# Text provided

++++++

The swooning songsters Widowspeak played their first post-pandemic show with a performance announced only a few days before. It all went down in the small backyard spot at the Ridgewood, Queens venue and nightclub called H0L0 in a bill that included local veteran experimenters Oneida. This was also my first show since the Covid pandemic shut down all the concerts almost a year and a half ago and shuttered most of us inside for many months, apart from a few stoop-front and park-busking jazz performances along the way. It was an intense sensation to experience the elated adulation and artistic conception of seeing live music in your actual presence, and is something that just cannot be substituted by something like a live stream event.
Opening the show was a band of young rookie rockers called AN-R-C, and I thought the guitarist and the drummer were particularly impressive. Then, greenness was replaced by artful veteran frolicking when Oneida took the stage. If you were seeing shows in the 00’s in the NYC area it was not hard to trip over these guys playing a show somewhere, and if you stopped listen, you will have become awe-struck and transfixed in their experimental groove, much like the first time I saw them play at the old Northsix venue in 2002 when they opened for Mudhoney, when I nearly lost my mind to their tripped out jams. They did play some new and old tracks, but it all got whipped up in a deeply tasty improvisational bouillabaisse that really brought back the old feelings of bursting excitement of seeing competent live music and expert musicians do what they do best once again. They were then followed by a newer band Savoia. This quartet only formed back in 2019, when they ironically called themselves Early Retirement, but they have clearly acquired some rocking chops in their short time together. Some of their covers worked out better than others, I found their take on The Rolling Stones “Sympathy For The Devil” to be rather uninspired, but their impression of The Stokes “Last Night” slipped right in comfortably with their rather sardonic baritone sound.

++++++

# Extracted records

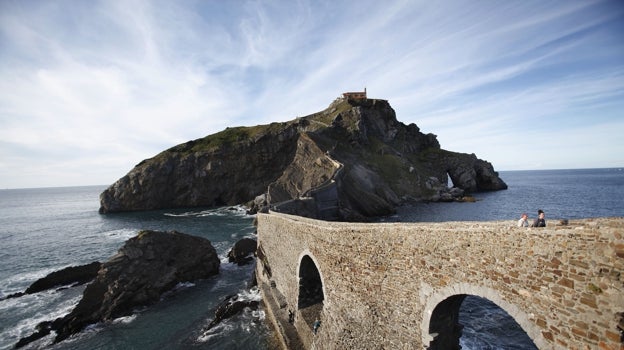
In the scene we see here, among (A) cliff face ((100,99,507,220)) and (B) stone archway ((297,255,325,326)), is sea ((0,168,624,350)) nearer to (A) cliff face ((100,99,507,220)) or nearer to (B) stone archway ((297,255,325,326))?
(B) stone archway ((297,255,325,326))

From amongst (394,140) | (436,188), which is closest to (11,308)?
(436,188)

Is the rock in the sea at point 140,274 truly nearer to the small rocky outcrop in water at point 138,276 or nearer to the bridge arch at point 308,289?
the small rocky outcrop in water at point 138,276

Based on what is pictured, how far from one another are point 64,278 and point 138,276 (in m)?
13.2

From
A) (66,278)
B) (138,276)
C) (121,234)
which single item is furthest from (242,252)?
(121,234)

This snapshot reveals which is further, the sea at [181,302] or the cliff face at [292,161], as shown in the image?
the cliff face at [292,161]

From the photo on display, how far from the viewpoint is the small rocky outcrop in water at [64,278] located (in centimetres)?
3199

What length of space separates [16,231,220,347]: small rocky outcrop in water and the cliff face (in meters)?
38.4

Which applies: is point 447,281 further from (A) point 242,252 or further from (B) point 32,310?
(B) point 32,310

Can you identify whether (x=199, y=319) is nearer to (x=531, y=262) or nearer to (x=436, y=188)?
(x=531, y=262)

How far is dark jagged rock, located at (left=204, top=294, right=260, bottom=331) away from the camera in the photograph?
2327 centimetres

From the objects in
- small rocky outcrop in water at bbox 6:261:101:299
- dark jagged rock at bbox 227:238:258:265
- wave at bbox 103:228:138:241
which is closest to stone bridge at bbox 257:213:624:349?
dark jagged rock at bbox 227:238:258:265

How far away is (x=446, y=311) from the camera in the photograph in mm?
10805

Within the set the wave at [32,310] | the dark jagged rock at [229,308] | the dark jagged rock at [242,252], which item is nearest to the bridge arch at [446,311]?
the dark jagged rock at [229,308]

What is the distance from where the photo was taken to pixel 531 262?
25.5ft
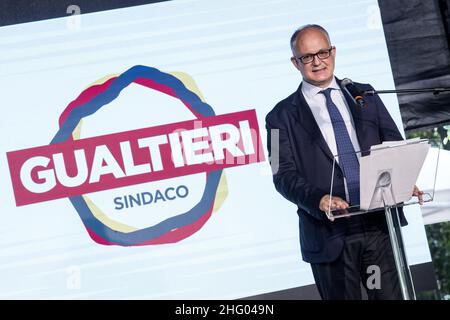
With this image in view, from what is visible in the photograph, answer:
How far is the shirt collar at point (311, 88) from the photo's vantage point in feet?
19.1

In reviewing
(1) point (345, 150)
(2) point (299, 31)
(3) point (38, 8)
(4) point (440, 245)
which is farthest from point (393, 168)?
(4) point (440, 245)

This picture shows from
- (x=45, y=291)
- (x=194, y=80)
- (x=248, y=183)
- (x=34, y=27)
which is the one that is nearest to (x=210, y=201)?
(x=248, y=183)

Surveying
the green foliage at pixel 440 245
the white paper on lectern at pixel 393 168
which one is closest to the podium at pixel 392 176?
the white paper on lectern at pixel 393 168

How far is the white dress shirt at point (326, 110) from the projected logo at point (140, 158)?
1.31ft

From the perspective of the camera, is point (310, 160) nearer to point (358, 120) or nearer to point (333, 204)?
point (358, 120)

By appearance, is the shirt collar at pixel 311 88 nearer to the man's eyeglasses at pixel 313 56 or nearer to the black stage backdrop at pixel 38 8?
the man's eyeglasses at pixel 313 56

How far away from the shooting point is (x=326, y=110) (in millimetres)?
5762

++++++

# Assignment
Pick up the review of Widowspeak's first post-pandemic show at H0L0 after its last sentence and keep writing it. You won't need the lines for this.

# Answer box
Before their set even started, Widowspeak’s singer and rhythm guitarist Molly Hamilton said “I’m thinking my stage banter is going to be so awkward for the next two years as I regain my social skills and simultaneously re-battle stage fright,” and that really did connect with my own feelings of bumbling back into a social function and actually talking to other people face to face after being in what seemed to be an endless and isolated quarantine. Before breaking into the song “Plum” off their album by the same name released nearly a year ago during the height of the pandemic, she said, “This is the first time we’ve actually played this song in front of other people,” and it was insane to think that apart from a few live streams, they have not been able to play their newest hit single to their biggest fans. Molly and her writing partner and lead guitarist Robert Earl Thomas have been wooing in fans in for over a decade now since they broke out on the NYC scene in the late 00’s, and I remember seeing them in more than a few backyard and small random backroom shows before they broke into big headlining concerts. Molly’s delicately soft vocal delivery and Robert’s deliciously dreamy guitar layers combine into a bewitching brew that enchants your heart and takes your mind to other worlds. They blend an otherworldly, dreamy, and shoegaze-y ambiance with a more grounded darker singer-songwriter element that, to me, often brings back of spirits of Mazzy Star and The Cowboy Junkies to those heartstrings once pulled. It seemed like they did play mostly songs off their last album Plum, but there were some classics like “Gun Shy” and “Dog” that were sprinkled through the set list. The show is still living under my skin and yet I can’t wait to get another dose of their hypnotizing live serum.